Neste artigo reunimos obras de diferentes artistas contemporâneos latino americanos que, a partir dos anos 90, possuem como temática os “desaparecidos” na América Latina, verificando a importância do fotográfico e do fílmico na construção de suas poéticas visuais, principalmente no que estas propõem relações entre estética e política. Ao conferir vida, pelo uso destes dispositivos, a imagens destinadas ao desaparecimento, como fotos de jornais, álbuns fotográficos, fotos e vídeos forenses, entre outras, percebe-se que estes acentuam a intermitência entre memória e esquecimento em suas produções artísticas como um ato de sobrevivência das imagens.

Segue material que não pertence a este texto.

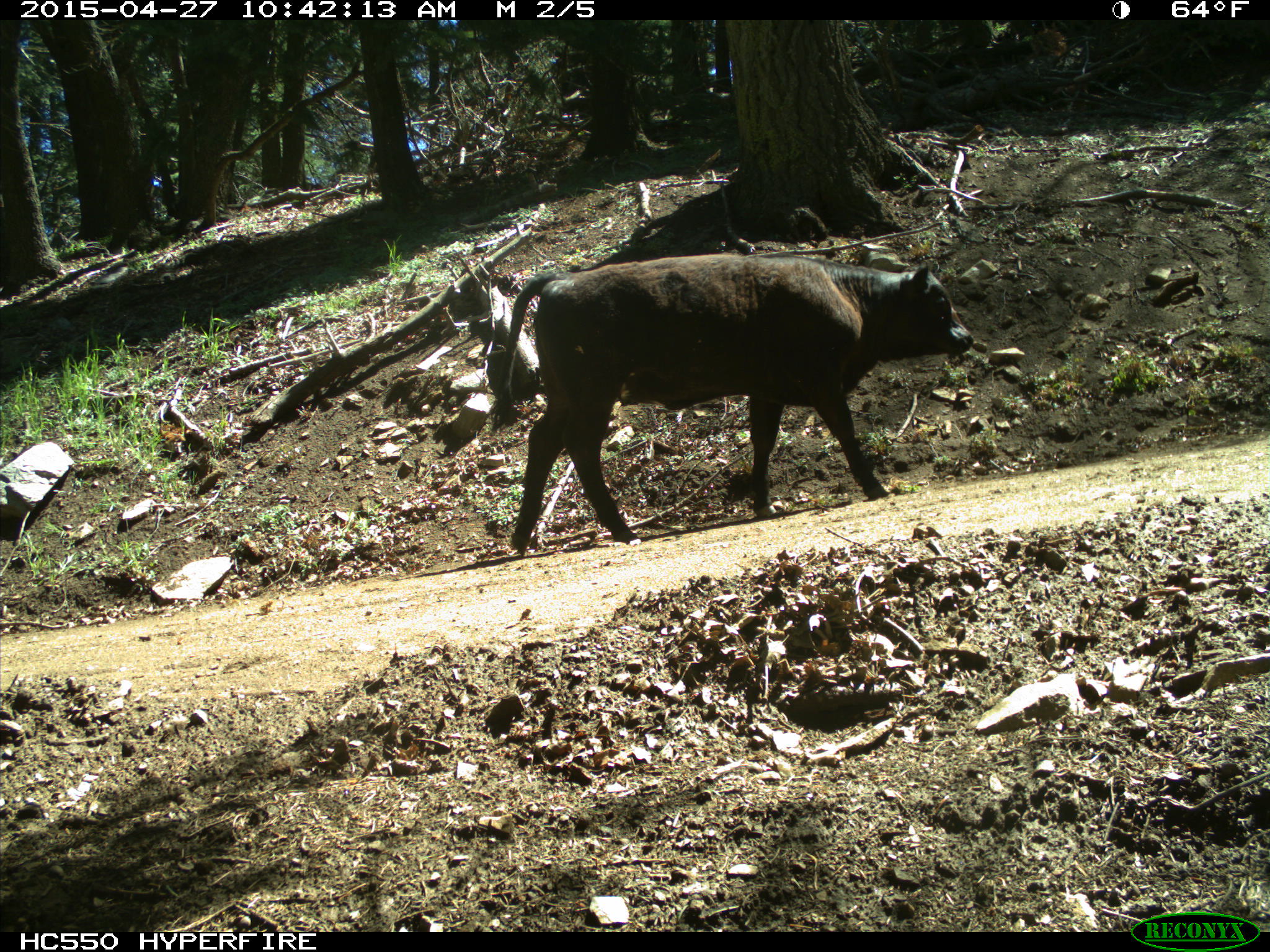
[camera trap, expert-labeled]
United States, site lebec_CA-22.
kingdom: Animalia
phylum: Chordata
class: Mammalia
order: Artiodactyla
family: Bovidae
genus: Bos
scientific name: Bos taurus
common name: domestic cow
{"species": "Bos taurus (domestic cow)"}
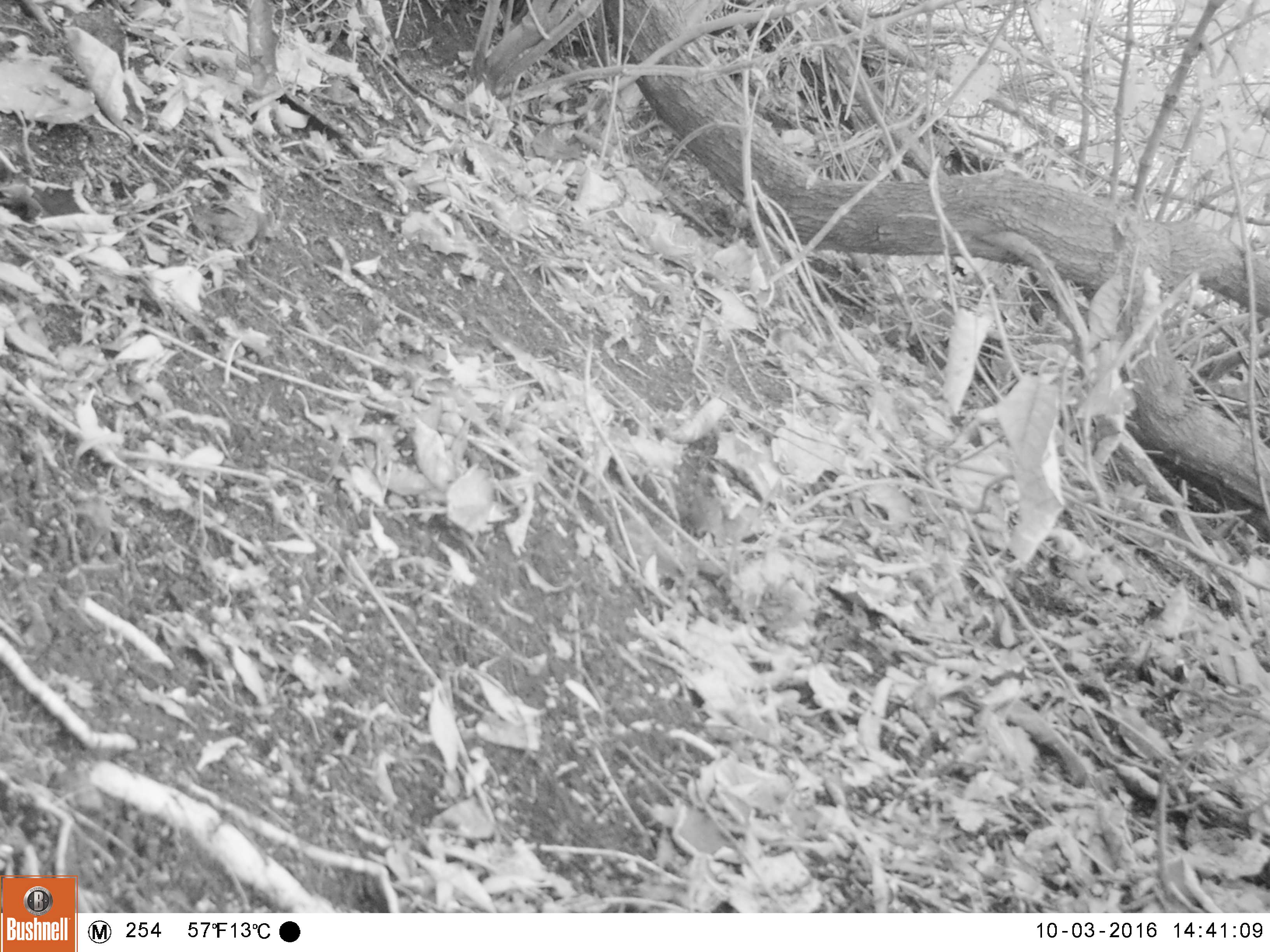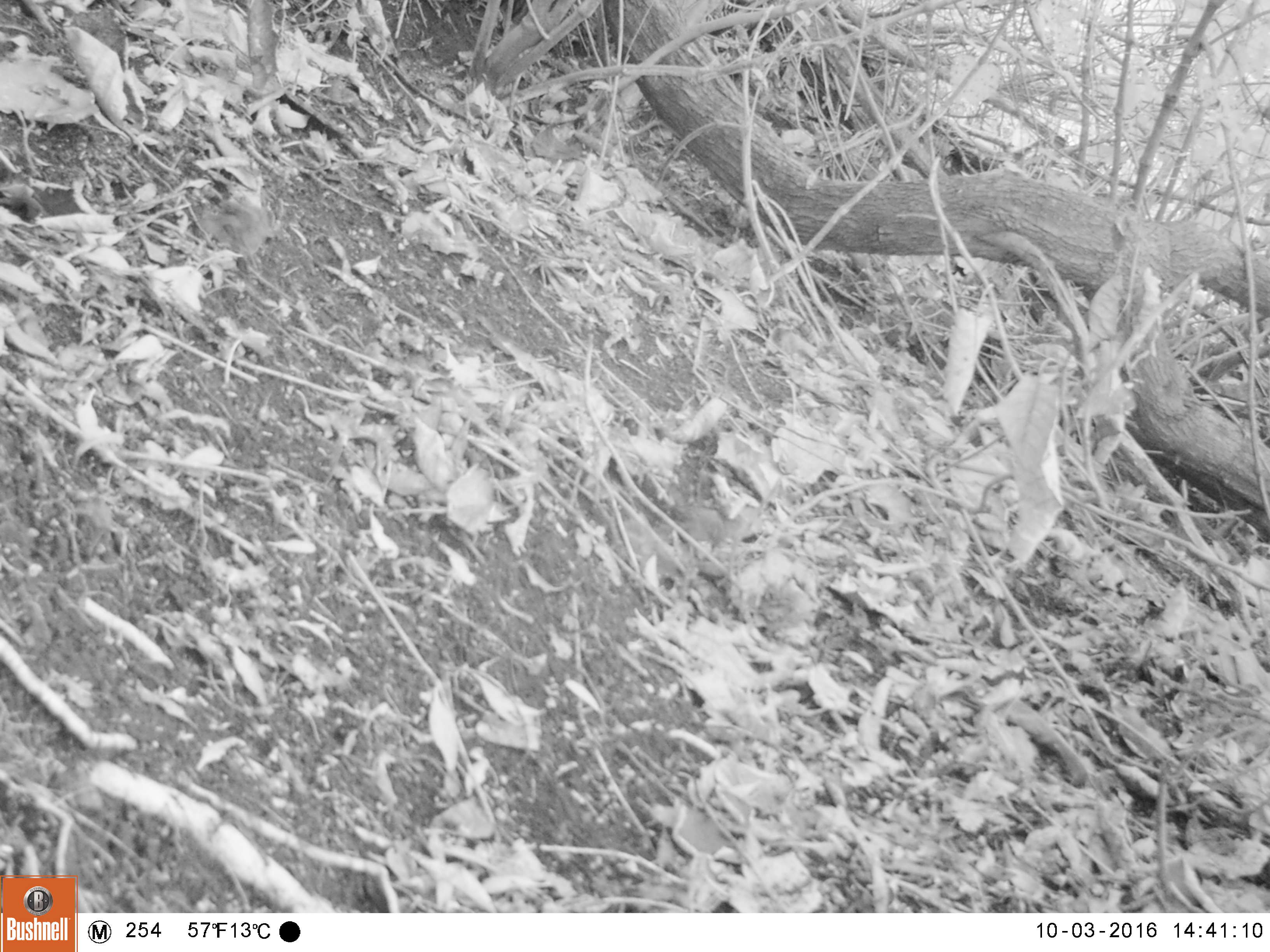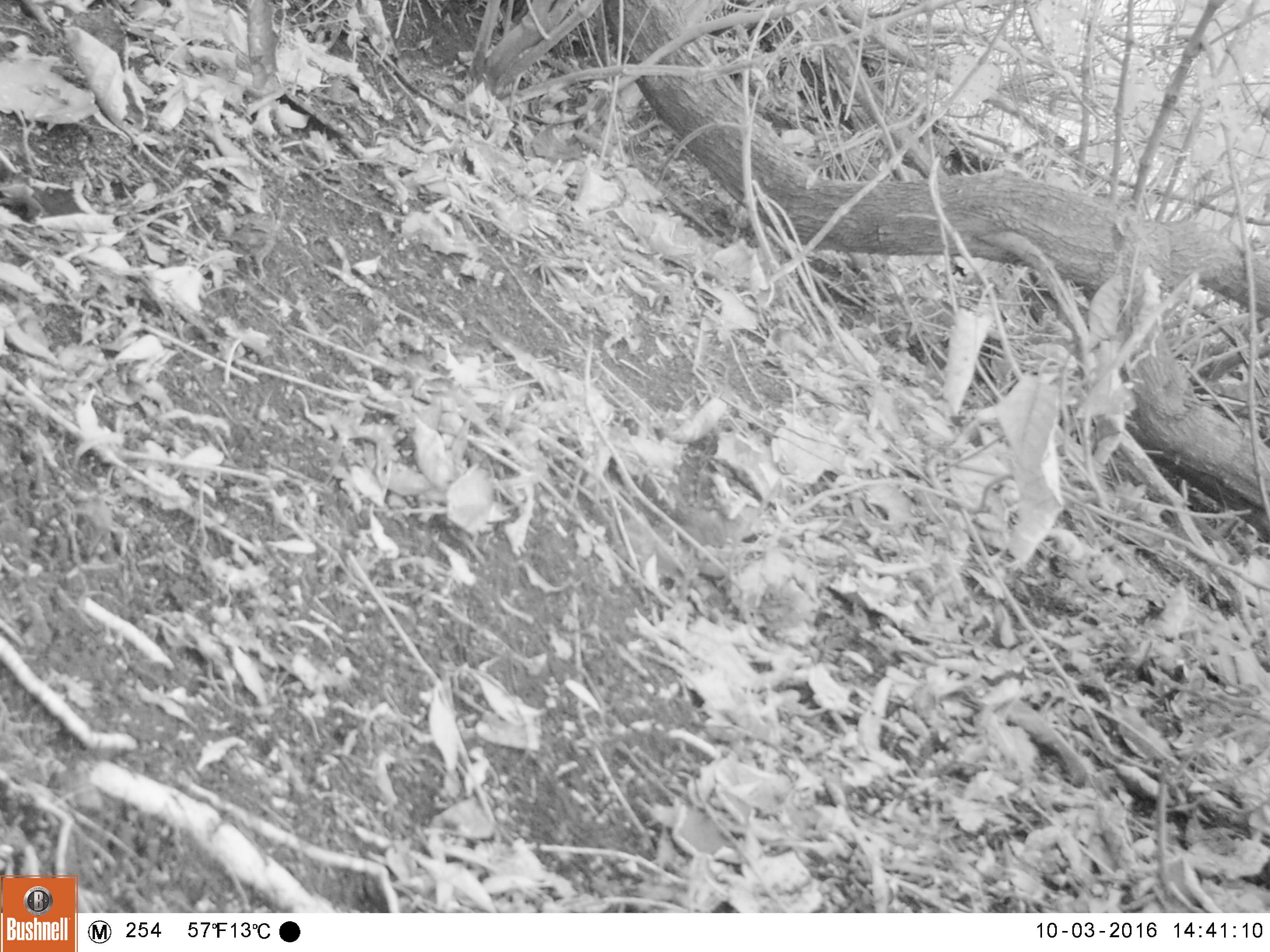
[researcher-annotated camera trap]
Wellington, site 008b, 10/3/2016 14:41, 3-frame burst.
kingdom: Animalia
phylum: Chordata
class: Aves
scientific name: Aves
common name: bird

Ao refletir sobre as consequências da globalização na contemporaneidade, Andreas HUYSSEN (2014) observa que o discurso da memória que se estabeleceu nos estudos políticos e culturais nos anos 1980, os quais privilegiam as relações entre história e memória onde o Holocausto e o Terceiro Reich aparecem como referências, migra, nos anos 90, para outros contextos políticos, como o dos desaparecidos na América Latina, transformando-se em debates públicos transnacionais.

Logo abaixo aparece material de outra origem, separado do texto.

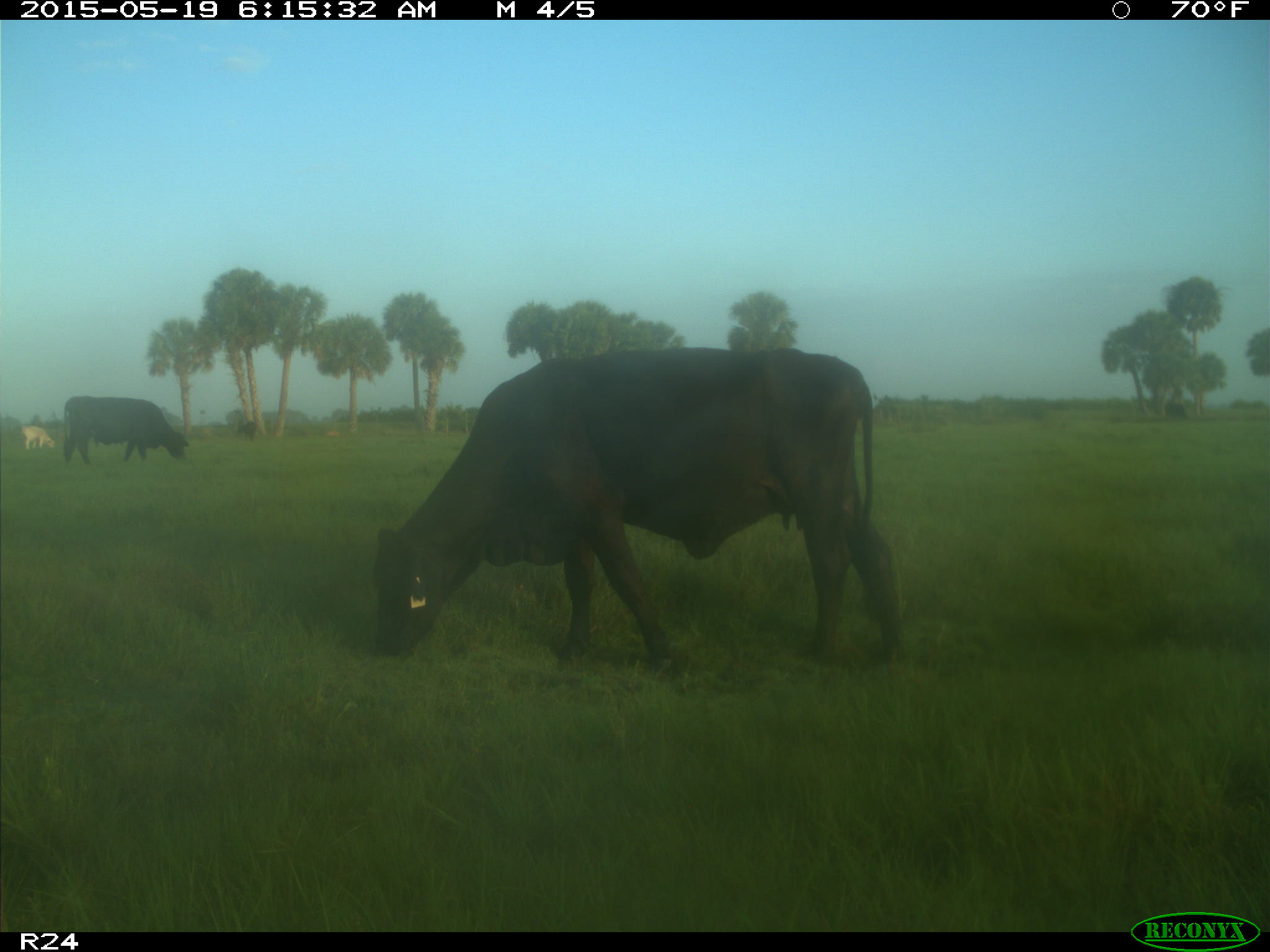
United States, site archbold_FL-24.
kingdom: Animalia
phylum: Chordata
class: Mammalia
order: Artiodactyla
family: Bovidae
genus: Bos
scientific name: Bos taurus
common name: domestic cow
Bos taurus (domestic cow).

Para o autor, discussões como a dos desaparecidos na Argentina ou a das Comissões da Verdade que multiplicaram-se mundo afora influenciaram a política, assim como a literatura e as artes visuais de modo geral. Apesar de algumas radicalizações que surgem ao se evocar lembranças traumáticas, essas considerações nos permitem aqui refletir sobre o enfoque de alguns artistas latino americanos que, ao utilizarem como pensamento a fotografia, colocam em cena, por meio de suas propriedades de fazer aparecer e também apagar, uma aproximação entre poética e política.
O colombiano Oscar Munõz , a brasileira Rosangela Rennó e a mexicana Teresa Margolles reconciliam através do fotográfico o que há de trágico no ato de lembrar e de esquecer, ressaltando sua intermitência. As séries fotográficas do chileno Christian Kirby propõem repensar os modos de criar imagens do desaparecimento por meio de figuras como marcas, colocando em relação fotos de rostos de desaparecidos com os espaços urbanos em que foram seqüestrados. Marcelo Brodsky, argentino que pertence a memory art, “uma arte que faz memória” evidencia através da ausência a melancolia que há na própria passagem do tempo.
Ao comentar a importância da fotografia em seu trabalho, Oscar Munõz, artista colombiano de Cali, ressalta que inicialmente era o elemento fotográfico que oferecia uma suposta carga de documentalidade e de verdade ao desenho, convertendo-se posteriormente em um instrumento de reflexão. Em sua série Cortinas de Banho (1985), a relação entre imagem e ilusão coloca o espectador em dúvida sobre o que está por trás da imagem, através da sua própria dissolução. O ato da imagem se dissolver se encontra presente também em seus desenhos em carvão, o qual possui como propriedade a pulverização.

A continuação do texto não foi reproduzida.